→ PROBLEM TO SOLVE
Reproduce the following records word for word, omitting the pictures from your answer.

→ EXERCISE DATA

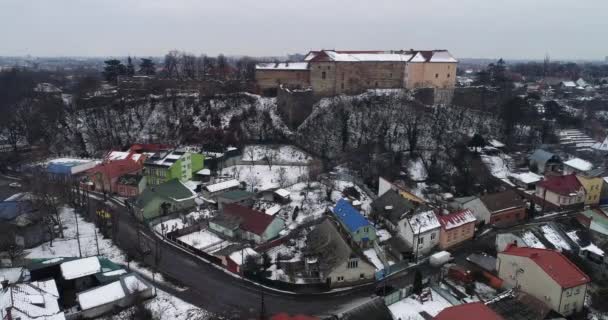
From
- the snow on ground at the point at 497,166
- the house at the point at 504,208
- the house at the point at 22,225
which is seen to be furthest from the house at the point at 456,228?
the house at the point at 22,225

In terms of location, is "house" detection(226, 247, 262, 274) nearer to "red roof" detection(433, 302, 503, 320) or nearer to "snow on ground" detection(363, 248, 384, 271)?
"snow on ground" detection(363, 248, 384, 271)

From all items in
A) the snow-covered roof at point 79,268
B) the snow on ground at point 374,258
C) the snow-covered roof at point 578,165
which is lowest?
the snow on ground at point 374,258

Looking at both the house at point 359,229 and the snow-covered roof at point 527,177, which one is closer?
the house at point 359,229

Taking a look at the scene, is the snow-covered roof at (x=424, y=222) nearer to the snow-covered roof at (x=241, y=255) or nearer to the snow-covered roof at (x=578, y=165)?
the snow-covered roof at (x=241, y=255)

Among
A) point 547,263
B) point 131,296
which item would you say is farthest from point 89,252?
point 547,263

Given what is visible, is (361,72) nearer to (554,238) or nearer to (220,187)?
(220,187)
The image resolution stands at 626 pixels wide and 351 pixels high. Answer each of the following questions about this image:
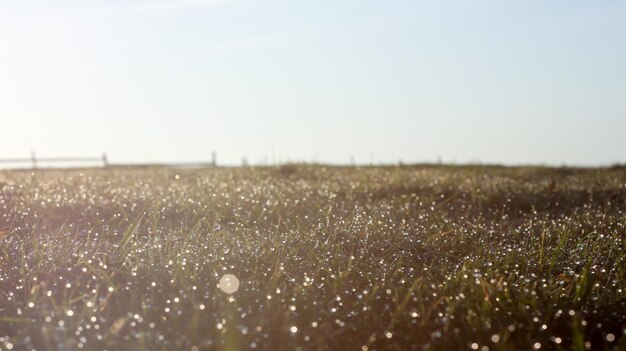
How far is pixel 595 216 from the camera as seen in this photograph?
645 cm

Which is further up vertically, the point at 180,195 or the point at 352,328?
the point at 180,195

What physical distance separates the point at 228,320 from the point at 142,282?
2.65 ft

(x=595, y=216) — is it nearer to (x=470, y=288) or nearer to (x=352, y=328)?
(x=470, y=288)

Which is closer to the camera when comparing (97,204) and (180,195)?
(97,204)

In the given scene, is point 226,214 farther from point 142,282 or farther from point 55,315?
point 55,315

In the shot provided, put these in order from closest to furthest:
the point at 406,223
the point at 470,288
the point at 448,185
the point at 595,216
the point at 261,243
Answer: the point at 470,288 < the point at 261,243 < the point at 406,223 < the point at 595,216 < the point at 448,185

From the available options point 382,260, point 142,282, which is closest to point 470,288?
point 382,260

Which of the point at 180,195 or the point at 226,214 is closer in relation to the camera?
the point at 226,214

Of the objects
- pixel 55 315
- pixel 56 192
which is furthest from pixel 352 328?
pixel 56 192

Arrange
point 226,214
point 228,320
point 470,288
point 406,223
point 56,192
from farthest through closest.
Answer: point 56,192 < point 226,214 < point 406,223 < point 470,288 < point 228,320

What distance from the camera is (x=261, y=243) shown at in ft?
13.9

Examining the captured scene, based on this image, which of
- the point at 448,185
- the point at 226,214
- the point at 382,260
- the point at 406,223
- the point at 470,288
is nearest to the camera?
the point at 470,288

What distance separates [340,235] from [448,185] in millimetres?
4502

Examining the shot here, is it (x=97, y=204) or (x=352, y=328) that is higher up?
(x=97, y=204)
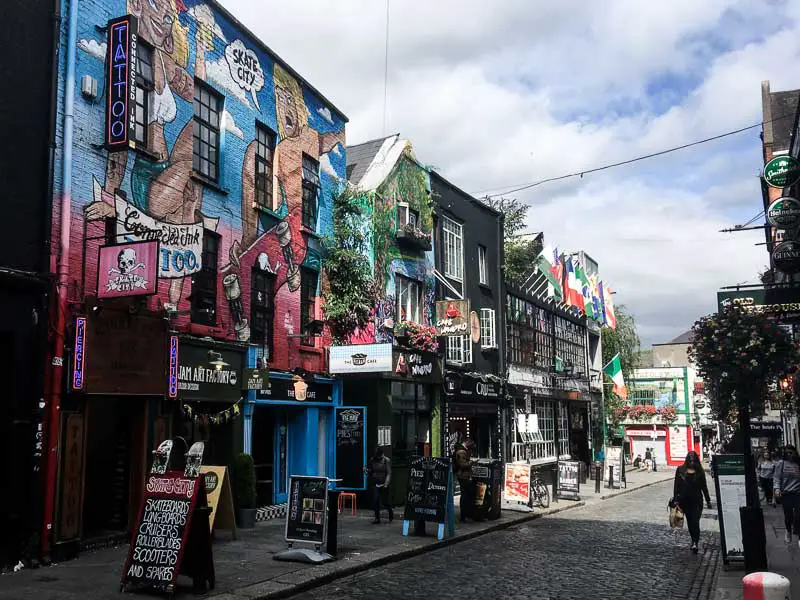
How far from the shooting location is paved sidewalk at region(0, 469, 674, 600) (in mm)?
9445

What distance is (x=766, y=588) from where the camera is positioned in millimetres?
5164

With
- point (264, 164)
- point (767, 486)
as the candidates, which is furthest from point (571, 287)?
point (264, 164)

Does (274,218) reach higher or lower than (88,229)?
higher

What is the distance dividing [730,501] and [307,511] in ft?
21.5

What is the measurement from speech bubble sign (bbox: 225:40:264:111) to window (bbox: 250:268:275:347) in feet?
12.6

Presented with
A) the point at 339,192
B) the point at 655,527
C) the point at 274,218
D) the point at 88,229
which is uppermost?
the point at 339,192

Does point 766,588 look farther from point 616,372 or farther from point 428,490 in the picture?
point 616,372

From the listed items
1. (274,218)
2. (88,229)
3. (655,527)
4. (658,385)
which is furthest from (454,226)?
(658,385)

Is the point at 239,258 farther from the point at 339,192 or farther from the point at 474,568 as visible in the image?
the point at 474,568

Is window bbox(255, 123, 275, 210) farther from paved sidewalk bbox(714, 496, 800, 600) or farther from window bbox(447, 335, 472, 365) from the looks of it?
paved sidewalk bbox(714, 496, 800, 600)

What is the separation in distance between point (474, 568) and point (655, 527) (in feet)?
23.8

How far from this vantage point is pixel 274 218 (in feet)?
57.8

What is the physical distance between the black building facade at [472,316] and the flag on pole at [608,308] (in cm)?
1547

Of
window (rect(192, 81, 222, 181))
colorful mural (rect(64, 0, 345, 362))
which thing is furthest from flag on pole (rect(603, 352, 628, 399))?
window (rect(192, 81, 222, 181))
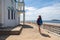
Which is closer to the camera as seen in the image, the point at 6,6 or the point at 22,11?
the point at 6,6

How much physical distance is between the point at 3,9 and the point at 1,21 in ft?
4.49

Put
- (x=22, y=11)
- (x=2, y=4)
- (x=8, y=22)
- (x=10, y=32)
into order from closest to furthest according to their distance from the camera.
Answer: (x=10, y=32) → (x=2, y=4) → (x=8, y=22) → (x=22, y=11)

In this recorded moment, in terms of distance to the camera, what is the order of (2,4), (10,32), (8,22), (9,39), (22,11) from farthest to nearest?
(22,11) < (8,22) < (2,4) < (10,32) < (9,39)

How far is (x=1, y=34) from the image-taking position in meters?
11.6


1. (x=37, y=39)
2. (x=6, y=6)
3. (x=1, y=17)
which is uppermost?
(x=6, y=6)

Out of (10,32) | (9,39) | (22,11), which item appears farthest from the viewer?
(22,11)

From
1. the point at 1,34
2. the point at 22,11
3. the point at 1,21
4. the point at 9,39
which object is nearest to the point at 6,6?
the point at 1,21

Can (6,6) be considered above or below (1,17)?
above

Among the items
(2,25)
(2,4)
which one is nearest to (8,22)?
(2,25)

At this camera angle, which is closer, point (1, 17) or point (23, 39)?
point (23, 39)

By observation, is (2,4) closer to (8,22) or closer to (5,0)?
(5,0)

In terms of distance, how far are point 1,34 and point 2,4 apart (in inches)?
181

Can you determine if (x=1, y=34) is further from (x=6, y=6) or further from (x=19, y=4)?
(x=19, y=4)

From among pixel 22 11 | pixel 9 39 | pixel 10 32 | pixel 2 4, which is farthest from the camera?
pixel 22 11
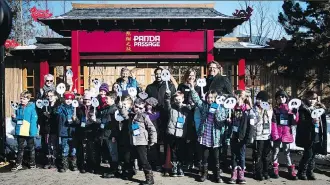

→ CORRECT ANSWER
From
- the snow on ground at the point at 497,166
- the house at the point at 504,208
- the house at the point at 22,225
which is seen to be furthest from the house at the point at 456,228?
the house at the point at 22,225

In terms of location, is "house" detection(226, 247, 262, 274) nearer to "red roof" detection(433, 302, 503, 320) or nearer to "snow on ground" detection(363, 248, 384, 271)?
"snow on ground" detection(363, 248, 384, 271)

From all items in
A) the snow-covered roof at point 79,268
B) the snow on ground at point 374,258
C) the snow-covered roof at point 578,165
which is lowest?
the snow on ground at point 374,258

Looking at both the house at point 359,229 and the snow-covered roof at point 527,177, which one is closer?
the house at point 359,229

Taking a look at the scene, is the snow-covered roof at (x=424, y=222) nearer to the snow-covered roof at (x=241, y=255) or nearer to the snow-covered roof at (x=578, y=165)?
the snow-covered roof at (x=241, y=255)

Among
A) point 547,263
B) point 131,296
which item would you say is farthest from point 89,252?
point 547,263

Given what is visible, is (361,72) nearer to (554,238) or nearer to (220,187)?
(220,187)
The image resolution stands at 626 pixels wide and 351 pixels high. Answer each of the following questions about this image:
How far is pixel 595 216 from the camera as seen in this photograph?
645 cm

Which is further up vertically, the point at 180,195 or the point at 352,328?
the point at 180,195

What physical distance separates the point at 228,320 from the point at 142,282?
2.65 ft

(x=595, y=216) — is it nearer to (x=470, y=288) or nearer to (x=352, y=328)?
(x=470, y=288)

Which is closer to the camera when comparing (97,204) and (180,195)?
(97,204)

In the given scene, is point 226,214 farther from point 142,282 or farther from point 55,315?
point 55,315

In the shot provided, put these in order from closest to furthest:
the point at 406,223
the point at 470,288
the point at 448,185
the point at 595,216
the point at 261,243
Answer: the point at 470,288 < the point at 261,243 < the point at 406,223 < the point at 595,216 < the point at 448,185

From the available options point 382,260, point 142,282, which is closest to point 470,288?
point 382,260

Which of the point at 180,195 or the point at 226,214 is closer in relation to the camera?
the point at 226,214

Of the objects
- pixel 55 315
- pixel 56 192
which is furthest from pixel 352 328?
pixel 56 192

Arrange
point 226,214
point 228,320
point 470,288
point 406,223
point 56,192
from farthest through closest.
Answer: point 56,192 < point 226,214 < point 406,223 < point 470,288 < point 228,320

What distance from the camera is (x=261, y=243) shown at in ft?
13.9

Examining the captured scene, based on this image, which of
- the point at 448,185
- the point at 226,214
- the point at 382,260
- the point at 406,223
- the point at 470,288
is nearest to the camera?
the point at 470,288

What distance separates [340,235] from [448,185] in millimetres?
4502

Examining the shot here, is it (x=97, y=204) or (x=352, y=328) that is higher up?
(x=97, y=204)
How far from the shooting location is paved sidewalk at region(0, 469, 674, 600) (in mm)?
9445

What distance is (x=766, y=588) from where the camera is positioned in millimetres?
5164

With
- point (264, 164)
- point (767, 486)
as the candidates, which is furthest from point (571, 287)?
point (264, 164)

Does (274,218) reach higher or lower than (88,229)?
higher

What is the distance dividing [730,501] and [307,511] in ft?
21.5

What is the measurement from speech bubble sign (bbox: 225:40:264:111) to window (bbox: 250:268:275:347) in feet?
12.6

Presented with
A) the point at 339,192
B) the point at 655,527
C) the point at 274,218
D) the point at 88,229
which is uppermost?
the point at 339,192

Does point 766,588 look farther from point 616,372 or farther from point 428,490 in the picture?
point 616,372

From the listed items
1. (274,218)
2. (88,229)
3. (655,527)
4. (658,385)
which is furthest from (454,226)?
(658,385)

Is the point at 239,258 farther from the point at 339,192 or farther from the point at 474,568 as visible in the image?
the point at 474,568

Is window bbox(255, 123, 275, 210) farther from paved sidewalk bbox(714, 496, 800, 600) or farther from window bbox(447, 335, 472, 365) from the looks of it?
paved sidewalk bbox(714, 496, 800, 600)

What is the separation in distance between point (474, 568) and point (655, 527) (in feet)?
23.8

How far from this vantage point is pixel 274 218 (in feet)?
57.8

What is the physical distance between the black building facade at [472,316] and the flag on pole at [608,308] (in cm)?
1547

Of
window (rect(192, 81, 222, 181))
colorful mural (rect(64, 0, 345, 362))
which thing is furthest from flag on pole (rect(603, 352, 628, 399))?
window (rect(192, 81, 222, 181))
Which is closer to the camera as seen in the image, the point at 6,6 or the point at 22,11?
the point at 6,6

How much physical distance is between the point at 3,9 and the point at 1,21 in ft?
4.49

Put
- (x=22, y=11)
- (x=2, y=4)
- (x=8, y=22)
- (x=10, y=32)
into order from closest to furthest according to their distance from the camera.
Answer: (x=10, y=32) → (x=2, y=4) → (x=8, y=22) → (x=22, y=11)

In this recorded moment, in terms of distance to the camera, what is the order of (2,4), (10,32), (8,22), (9,39), (22,11) from farthest to nearest?
(22,11) < (8,22) < (2,4) < (10,32) < (9,39)

How far is (x=1, y=34) from the image-taking position in meters?
11.6


1. (x=37, y=39)
2. (x=6, y=6)
3. (x=1, y=17)
which is uppermost?
(x=6, y=6)

Out of (10,32) | (9,39) | (22,11), which item appears farthest from the viewer?
(22,11)

From
1. the point at 1,34
2. the point at 22,11
3. the point at 1,21
4. the point at 9,39
which object is nearest to the point at 6,6?
the point at 1,21

Can (6,6) be considered above or below (1,17)?
above

Among the items
(2,25)
(2,4)
which one is nearest to (8,22)?
(2,25)

At this camera angle, which is closer, point (1, 17) or point (23, 39)?
point (23, 39)

By observation, is (2,4) closer to (8,22) or closer to (5,0)?
(5,0)

In terms of distance, how far are point 1,34 and point 2,4 apart (in inches)?
181

Can you determine if (x=1, y=34) is further from (x=6, y=6) or further from (x=19, y=4)?
(x=19, y=4)

From among pixel 22 11 | pixel 9 39 | pixel 10 32 | pixel 2 4, which is farthest from the camera?
pixel 22 11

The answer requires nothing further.